Der neue Roman des palästinensischen Autors Sayed Kashua ist mehr als ein Nahostsujet. Er reflektiert auf existenzielle Weise das Verhältnis von Leben und Kunst.

Kashuas Schauplatz: Nicht so leichtes Leben unter Palmen in Jerusalem. Bild: dpa

Bestimmt könnte Sayed Kashua seine Bücher ebenso gut auf Arabisch schreiben wie auf Hebräisch. Kashua ist Palästinenser mit israelischem Pass und einer der wichtigsten Autoren seines Landes, also: Israels. Dass er, der Zweisprachige, als Autor das Hebräische seiner Muttersprache vorzieht, hat vermutlich vorrangig pragmatische Gründe.

Man hat ein ungleich größeres Publikum; nicht zuletzt aber auch ein ganz anderes. In Kashuas Fall ein jüdisches und, darüber hinaus, ein internationales, sprich westliches Publikum, denn als hebräischer Autor steigt die Wahrscheinlichkeit, in andere Sprachen übersetzt zu werden.

Aber wer weiß, ob solche Überlegungen eine Rolle gespielt haben: Vielleicht wäre ein arabisches Lesepublikum gar nicht so interessiert an den Problemen, die Kashuas Protagonisten so haben. Soziokulturelle Standortsuchen? Identitätsprobleme? Neurotische kleine Scharmützel um Status und Image in der von westlichen Werten geprägten Großstadt?

Luxusproblemchen im Grunde, die zu haben das große Privileg jener Minderheit unter den PalästinenserInnen ist, die mit der israelischen Staatsangehörigkeit und den richtigen Bildungschancen ausgestattet sind. Die, auf der anderen Seite, zwar Teil der israelischen Gesellschaft sind, aber dennoch nicht ganz dazugehören.

Mischung aus Sarkasmus und Zorn

Einer von ihnen ist Sayed Kashua selbst, der als bekannter Autor und Kolumnist der renommierten Zeitung Haaretz in der Mitte der Gesellschaft angekommen ist. 2002 erschien Kashuas erster, großes Aufsehen erregender Roman "Tanzende Araber", in dem der junge Autor mit einer unnachahmlichen Mischung aus trockenem Sarkasmus und komischem Zorn die zwiespältigen Integrationsbemühungen junger Araber in die jüdische Mehrheitsgesellschaft porträtierte.

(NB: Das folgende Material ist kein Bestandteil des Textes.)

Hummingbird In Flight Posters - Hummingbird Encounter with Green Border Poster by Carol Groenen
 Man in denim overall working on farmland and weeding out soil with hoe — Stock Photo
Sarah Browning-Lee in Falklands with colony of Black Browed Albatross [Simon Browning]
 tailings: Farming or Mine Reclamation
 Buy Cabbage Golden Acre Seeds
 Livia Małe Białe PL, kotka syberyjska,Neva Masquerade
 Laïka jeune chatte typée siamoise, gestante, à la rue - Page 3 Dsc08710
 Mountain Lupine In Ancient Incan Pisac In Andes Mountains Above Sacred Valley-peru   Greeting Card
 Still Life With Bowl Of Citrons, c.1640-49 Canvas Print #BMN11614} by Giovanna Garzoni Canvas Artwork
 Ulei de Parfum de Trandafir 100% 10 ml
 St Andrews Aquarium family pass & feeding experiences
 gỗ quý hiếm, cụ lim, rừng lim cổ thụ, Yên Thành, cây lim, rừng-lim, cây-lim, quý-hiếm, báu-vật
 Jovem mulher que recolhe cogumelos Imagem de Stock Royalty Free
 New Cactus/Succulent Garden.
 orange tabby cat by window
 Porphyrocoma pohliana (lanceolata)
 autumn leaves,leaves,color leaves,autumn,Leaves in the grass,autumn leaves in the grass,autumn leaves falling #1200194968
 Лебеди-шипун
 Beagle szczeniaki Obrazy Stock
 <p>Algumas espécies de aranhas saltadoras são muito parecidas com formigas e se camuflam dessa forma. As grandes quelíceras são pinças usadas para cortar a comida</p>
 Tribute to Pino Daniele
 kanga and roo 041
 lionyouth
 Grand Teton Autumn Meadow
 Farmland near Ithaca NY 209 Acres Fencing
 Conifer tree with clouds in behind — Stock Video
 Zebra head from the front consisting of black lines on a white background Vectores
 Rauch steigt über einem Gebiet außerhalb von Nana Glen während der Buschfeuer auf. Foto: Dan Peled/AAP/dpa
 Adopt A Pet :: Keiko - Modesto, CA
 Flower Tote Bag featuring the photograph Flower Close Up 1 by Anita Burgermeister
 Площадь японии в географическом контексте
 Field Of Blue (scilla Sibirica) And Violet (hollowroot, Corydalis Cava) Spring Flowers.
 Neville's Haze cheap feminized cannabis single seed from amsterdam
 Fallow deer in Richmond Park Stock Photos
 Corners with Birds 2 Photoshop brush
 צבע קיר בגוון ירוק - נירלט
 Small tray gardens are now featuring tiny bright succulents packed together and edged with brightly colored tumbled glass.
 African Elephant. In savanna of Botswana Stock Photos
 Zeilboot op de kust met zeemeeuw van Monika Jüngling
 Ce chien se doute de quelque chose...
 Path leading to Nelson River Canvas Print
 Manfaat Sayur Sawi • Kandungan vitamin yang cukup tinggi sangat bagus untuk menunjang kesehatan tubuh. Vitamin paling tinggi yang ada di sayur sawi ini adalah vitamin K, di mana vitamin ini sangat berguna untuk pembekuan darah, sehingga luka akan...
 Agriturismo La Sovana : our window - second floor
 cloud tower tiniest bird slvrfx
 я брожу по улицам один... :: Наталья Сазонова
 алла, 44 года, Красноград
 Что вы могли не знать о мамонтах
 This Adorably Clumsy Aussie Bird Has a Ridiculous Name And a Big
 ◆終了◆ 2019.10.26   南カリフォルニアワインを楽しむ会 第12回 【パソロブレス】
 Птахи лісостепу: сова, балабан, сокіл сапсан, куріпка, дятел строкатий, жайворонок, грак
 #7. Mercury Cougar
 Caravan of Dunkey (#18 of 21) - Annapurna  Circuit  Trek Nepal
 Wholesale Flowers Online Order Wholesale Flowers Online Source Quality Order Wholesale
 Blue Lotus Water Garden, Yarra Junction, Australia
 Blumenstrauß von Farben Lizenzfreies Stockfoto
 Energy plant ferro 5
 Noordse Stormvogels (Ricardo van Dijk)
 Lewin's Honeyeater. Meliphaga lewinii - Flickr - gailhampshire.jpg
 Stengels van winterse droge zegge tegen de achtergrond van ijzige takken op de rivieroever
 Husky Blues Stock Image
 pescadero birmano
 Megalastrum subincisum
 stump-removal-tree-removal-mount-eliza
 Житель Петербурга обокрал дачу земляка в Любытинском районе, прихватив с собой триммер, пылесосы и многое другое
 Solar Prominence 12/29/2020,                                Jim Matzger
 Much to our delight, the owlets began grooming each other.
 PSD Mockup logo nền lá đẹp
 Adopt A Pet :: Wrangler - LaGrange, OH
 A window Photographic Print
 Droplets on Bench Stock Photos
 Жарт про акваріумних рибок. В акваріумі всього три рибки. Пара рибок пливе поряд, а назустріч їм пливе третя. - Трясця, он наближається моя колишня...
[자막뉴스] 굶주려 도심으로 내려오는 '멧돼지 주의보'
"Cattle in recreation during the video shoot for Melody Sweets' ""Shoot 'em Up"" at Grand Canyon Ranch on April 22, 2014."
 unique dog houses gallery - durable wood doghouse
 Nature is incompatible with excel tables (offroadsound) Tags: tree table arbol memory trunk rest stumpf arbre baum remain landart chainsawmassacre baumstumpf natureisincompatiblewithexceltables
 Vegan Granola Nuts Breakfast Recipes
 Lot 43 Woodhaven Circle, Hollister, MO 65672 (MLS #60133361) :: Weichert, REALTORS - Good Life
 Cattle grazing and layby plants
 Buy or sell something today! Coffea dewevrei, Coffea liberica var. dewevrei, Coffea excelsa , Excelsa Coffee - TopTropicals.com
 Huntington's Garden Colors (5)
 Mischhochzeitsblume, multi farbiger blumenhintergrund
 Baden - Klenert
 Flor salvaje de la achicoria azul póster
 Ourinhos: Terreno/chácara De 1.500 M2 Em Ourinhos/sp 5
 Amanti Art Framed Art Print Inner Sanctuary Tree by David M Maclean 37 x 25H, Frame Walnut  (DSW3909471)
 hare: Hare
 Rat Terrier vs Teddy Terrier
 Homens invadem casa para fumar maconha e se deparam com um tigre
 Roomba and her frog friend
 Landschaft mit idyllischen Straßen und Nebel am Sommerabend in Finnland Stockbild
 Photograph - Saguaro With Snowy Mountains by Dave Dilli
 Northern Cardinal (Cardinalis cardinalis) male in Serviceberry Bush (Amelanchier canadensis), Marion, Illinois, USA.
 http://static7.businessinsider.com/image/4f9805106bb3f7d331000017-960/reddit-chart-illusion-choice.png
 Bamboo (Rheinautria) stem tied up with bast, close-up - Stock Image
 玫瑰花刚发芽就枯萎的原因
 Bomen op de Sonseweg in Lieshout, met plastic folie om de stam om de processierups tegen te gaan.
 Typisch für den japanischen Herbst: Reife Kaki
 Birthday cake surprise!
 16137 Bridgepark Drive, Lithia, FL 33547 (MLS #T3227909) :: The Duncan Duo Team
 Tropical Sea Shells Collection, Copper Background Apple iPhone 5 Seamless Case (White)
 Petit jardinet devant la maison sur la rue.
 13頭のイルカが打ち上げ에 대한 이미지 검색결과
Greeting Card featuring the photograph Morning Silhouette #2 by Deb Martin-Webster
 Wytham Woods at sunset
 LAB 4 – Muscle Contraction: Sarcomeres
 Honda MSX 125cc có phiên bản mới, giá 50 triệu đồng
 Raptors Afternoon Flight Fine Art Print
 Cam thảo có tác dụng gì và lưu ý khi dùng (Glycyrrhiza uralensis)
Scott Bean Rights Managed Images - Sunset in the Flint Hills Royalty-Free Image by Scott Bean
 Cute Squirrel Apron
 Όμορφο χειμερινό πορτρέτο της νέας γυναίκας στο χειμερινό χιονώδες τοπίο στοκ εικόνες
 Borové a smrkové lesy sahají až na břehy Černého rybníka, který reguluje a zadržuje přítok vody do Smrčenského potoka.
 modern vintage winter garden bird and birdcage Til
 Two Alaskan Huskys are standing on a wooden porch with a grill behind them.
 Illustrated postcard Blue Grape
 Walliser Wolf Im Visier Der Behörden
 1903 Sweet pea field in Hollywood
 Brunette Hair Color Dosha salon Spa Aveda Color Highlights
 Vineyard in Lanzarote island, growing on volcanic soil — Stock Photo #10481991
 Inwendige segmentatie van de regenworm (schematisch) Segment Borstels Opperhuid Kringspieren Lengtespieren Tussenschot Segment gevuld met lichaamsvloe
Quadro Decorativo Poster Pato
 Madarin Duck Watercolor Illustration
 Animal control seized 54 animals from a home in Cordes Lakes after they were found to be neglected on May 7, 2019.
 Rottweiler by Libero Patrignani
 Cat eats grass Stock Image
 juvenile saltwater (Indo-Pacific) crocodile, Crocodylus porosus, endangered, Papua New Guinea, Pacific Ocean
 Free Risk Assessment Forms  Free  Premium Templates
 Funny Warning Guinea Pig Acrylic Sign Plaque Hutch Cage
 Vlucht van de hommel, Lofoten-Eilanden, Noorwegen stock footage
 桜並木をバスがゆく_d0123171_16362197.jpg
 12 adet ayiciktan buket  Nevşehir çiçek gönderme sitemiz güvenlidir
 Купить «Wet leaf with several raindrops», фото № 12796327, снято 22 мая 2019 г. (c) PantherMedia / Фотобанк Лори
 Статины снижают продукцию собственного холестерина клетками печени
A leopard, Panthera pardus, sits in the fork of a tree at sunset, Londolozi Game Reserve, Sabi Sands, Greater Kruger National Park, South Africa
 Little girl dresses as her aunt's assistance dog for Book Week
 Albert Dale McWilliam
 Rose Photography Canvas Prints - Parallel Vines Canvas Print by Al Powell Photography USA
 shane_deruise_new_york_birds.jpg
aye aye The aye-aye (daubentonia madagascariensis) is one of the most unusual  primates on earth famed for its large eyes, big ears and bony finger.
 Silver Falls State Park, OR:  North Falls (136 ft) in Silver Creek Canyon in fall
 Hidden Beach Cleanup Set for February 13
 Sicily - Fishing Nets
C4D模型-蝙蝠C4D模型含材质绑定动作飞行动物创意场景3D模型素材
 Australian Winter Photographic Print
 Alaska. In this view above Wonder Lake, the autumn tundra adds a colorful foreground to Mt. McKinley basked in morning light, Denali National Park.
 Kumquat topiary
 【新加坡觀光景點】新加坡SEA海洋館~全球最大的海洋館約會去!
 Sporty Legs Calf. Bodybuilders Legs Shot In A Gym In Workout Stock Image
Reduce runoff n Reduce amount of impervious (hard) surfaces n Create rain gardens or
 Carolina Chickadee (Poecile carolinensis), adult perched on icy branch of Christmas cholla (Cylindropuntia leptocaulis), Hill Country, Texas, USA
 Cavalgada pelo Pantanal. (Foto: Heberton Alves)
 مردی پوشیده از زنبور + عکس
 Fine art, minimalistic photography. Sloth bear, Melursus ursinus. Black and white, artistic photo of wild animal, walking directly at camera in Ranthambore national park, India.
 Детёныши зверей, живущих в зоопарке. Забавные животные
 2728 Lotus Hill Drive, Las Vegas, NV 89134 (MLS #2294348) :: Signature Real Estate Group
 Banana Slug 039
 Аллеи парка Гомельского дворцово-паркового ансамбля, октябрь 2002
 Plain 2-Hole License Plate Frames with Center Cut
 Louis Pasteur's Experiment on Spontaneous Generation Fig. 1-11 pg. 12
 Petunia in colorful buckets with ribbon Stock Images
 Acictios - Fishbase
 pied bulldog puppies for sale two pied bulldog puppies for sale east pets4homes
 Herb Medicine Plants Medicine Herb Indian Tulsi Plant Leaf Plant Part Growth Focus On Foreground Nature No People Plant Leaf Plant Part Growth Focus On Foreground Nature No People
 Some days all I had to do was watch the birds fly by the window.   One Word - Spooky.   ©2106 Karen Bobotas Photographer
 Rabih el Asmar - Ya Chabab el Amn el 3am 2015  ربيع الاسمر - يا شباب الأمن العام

Eine Lightversion dieses spezifischen Humors ist mittlerweile im israelischen Fernsehen sehr erfolgreich, wo seit 2007 die Sitcom "Avoda aravit" ("Arabische Arbeit") läuft, für die Kashua als Autor verantwortlich zeichnet. Er stellt hier einen Bekanntenkreis aus gebildeten Palästinensern und Juden in den Mittelpunkt, deren an sich friedliche Koexistenz in der Großstadt Jerusalem nicht reibungsfrei bleibt.

Dem Medium entsprechend, steht in "Avoda aravit" die Komik des Geschehens im Vordergrund. Es geht um die Tücken des Alltags, die Größe von Duschköpfen und den unterschiedlichen Wasserdruck in jüdischen und arabischen Haushalten, um Hunde, die bellen, wenn ein Araber in der Nähe ist, um die Schwierigkeiten der interkonfessionellen Liebe, und - als unbeirrbares Basso continuo - um die Relativität und lächerliche Kontextabhängigkeit politischer und religiöser Überzeugungen.

Klassiker gegen Komplexe

Derart zwischen den, ja, man möchte eigentlich vermeiden zu sagen, Fronten zu stehen, ist für einen Künstler, der Sinn für das komische oder auch absurde Potenzial gesellschaftlicher Konflikte mitbringt, natürlich im Grunde Gold wert. Sayed Kashua jedenfalls scheint dort, wo er ist, genau richtig positioniert zu sein, so viel produktive Funken schlägt er aus dem Spannungsfeld zwischen Juden und Arabern.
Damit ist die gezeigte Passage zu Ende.